From the line with "standing: 17%" to the last line of the material, both inclusive, transcribe every line exactly and nothing else.

+++

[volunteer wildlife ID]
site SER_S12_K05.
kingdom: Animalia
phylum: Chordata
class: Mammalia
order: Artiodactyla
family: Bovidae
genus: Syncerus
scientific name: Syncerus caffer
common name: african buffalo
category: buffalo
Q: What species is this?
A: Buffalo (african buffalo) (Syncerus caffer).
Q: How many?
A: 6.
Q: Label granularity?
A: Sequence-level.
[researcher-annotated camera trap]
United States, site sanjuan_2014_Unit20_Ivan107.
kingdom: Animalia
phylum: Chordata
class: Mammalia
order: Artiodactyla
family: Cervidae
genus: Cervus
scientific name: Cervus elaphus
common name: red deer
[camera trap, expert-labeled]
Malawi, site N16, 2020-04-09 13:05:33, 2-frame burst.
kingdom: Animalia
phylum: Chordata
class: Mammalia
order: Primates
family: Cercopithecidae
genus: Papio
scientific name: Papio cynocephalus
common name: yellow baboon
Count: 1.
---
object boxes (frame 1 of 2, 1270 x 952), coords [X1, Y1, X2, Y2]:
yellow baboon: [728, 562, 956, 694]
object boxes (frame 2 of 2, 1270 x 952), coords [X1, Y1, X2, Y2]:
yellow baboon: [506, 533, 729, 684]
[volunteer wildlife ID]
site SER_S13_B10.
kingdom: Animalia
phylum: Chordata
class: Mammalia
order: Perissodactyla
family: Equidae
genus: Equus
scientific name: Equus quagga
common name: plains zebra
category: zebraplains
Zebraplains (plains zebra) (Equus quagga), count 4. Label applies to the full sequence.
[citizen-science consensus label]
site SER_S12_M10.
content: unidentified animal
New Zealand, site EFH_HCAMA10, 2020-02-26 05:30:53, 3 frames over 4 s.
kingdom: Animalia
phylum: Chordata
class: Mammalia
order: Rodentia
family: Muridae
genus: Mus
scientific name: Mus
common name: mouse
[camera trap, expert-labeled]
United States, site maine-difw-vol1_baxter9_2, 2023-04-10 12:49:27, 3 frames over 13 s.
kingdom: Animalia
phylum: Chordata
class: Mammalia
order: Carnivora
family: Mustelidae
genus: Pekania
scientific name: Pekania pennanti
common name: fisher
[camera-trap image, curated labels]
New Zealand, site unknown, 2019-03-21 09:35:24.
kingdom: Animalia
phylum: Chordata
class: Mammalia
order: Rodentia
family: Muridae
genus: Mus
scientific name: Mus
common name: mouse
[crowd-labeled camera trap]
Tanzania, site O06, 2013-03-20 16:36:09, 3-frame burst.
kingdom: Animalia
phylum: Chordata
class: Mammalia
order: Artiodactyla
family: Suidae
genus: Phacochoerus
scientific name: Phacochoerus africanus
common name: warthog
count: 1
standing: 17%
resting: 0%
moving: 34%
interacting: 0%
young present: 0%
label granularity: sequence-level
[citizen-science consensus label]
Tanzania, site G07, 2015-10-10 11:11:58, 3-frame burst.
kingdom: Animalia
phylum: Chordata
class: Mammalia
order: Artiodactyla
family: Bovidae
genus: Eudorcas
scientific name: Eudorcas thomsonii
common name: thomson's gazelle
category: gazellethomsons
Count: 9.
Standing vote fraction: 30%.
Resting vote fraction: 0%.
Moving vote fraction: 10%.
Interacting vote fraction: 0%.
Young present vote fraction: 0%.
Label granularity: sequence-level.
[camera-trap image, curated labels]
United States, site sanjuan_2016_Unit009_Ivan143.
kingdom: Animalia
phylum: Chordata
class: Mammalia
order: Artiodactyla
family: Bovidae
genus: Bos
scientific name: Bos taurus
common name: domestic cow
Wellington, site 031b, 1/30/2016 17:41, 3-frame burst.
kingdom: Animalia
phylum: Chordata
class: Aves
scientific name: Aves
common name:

+++

■ **Exercise response**
standing: 17%
resting: 0%
moving: 34%
interacting: 0%
young present: 0%
label granularity: sequence-level
[citizen-science consensus label]
Tanzania, site G07, 2015-10-10 11:11:58, 3-frame burst.
kingdom: Animalia
phylum: Chordata
class: Mammalia
order: Artiodactyla
family: Bovidae
genus: Eudorcas
scientific name: Eudorcas thomsonii
common name: thomson's gazelle
category: gazellethomsons
Count: 9.
Standing vote fraction: 30%.
Resting vote fraction: 0%.
Moving vote fraction: 10%.
Interacting vote fraction: 0%.
Young present vote fraction: 0%.
Label granularity: sequence-level.
[camera-trap image, curated labels]
United States, site sanjuan_2016_Unit009_Ivan143.
kingdom: Animalia
phylum: Chordata
class: Mammalia
order: Artiodactyla
family: Bovidae
genus: Bos
scientific name: Bos taurus
common name: domestic cow
Wellington, site 031b, 1/30/2016 17:41, 3-frame burst.
kingdom: Animalia
phylum: Chordata
class: Aves
scientific name: Aves
common name:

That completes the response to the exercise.